Expedition 69: Awaiting New Crew Arrival | International Space Station
Russian Soyuz MS-23 (left) and the newly-arrived Soyuz MS-24 (right) spacecraft docked to the International Space Station on Sept. 15, 2023.
The hatches between the International Space Station and the newly arrived Soyuz MS-24 spacecraft officially opened at 5:16 p.m. EDT on Sept. 15, 2023. The arrival of three new crew members to the existing seven people already aboard for Expedition 69 temporarily increases the station’s population to ten.
NASA astronaut Loral O’Hara and Roscosmos cosmonauts Oleg Kononenko and Nikolai Chub of Russia joined the space station’s Expedition 69 crew of NASA astronauts Jasmin Moghbeli and Frank Rubio, Roscosmos cosmonauts Dmitri Petelin, Konstantin Borisov, and Sergey Prokopyev, as well European Space Agency astronaut Andreas Mogensen (Denmark) and Japan Aerospace Exploration Agency (JAXA) astronaut Satoshi Furukawa. O’Hara will spend six months aboard the orbital laboratory, while Kononenko and Chub will both spend one year on the orbital outpost.

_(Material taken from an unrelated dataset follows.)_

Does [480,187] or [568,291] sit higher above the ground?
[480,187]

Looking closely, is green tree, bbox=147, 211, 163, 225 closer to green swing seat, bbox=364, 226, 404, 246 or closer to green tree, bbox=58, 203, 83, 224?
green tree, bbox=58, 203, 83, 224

On Sept. 27, 2023, Rubio, Petelin, and Prokopyev will return to Earth on the Soyuz MS-23 spacecraft. The trio have been aboard the orbital laboratory since arriving Sept. 21, 2022.
https://blogs.nasa.gov/spacestation/
Expedition 69 Crew (September 2023)
Station Commander: Sergey Prokopyev of Roscosmos (Russia)
Roscosmos (Russia): Flight Engineers Dmitri Petelin, Konstantin Borisov
European Space Agency: Flight Engineer Andreas Mogensen (Denmark)
JAXA: Flight Engineer Satoshi Furukawa (Japan)
NASA: Flight Engineers Frank Rubio, Jasmin Moghbeli, Loral O'Hara (USA)
An international partnership of space agencies provides and operates the elements of the International Space Station (ISS). The principals are the space agencies of the United States, Russia, Europe, Japan, and Canada. The ISS has been the most politically complex space exploration program ever undertaken.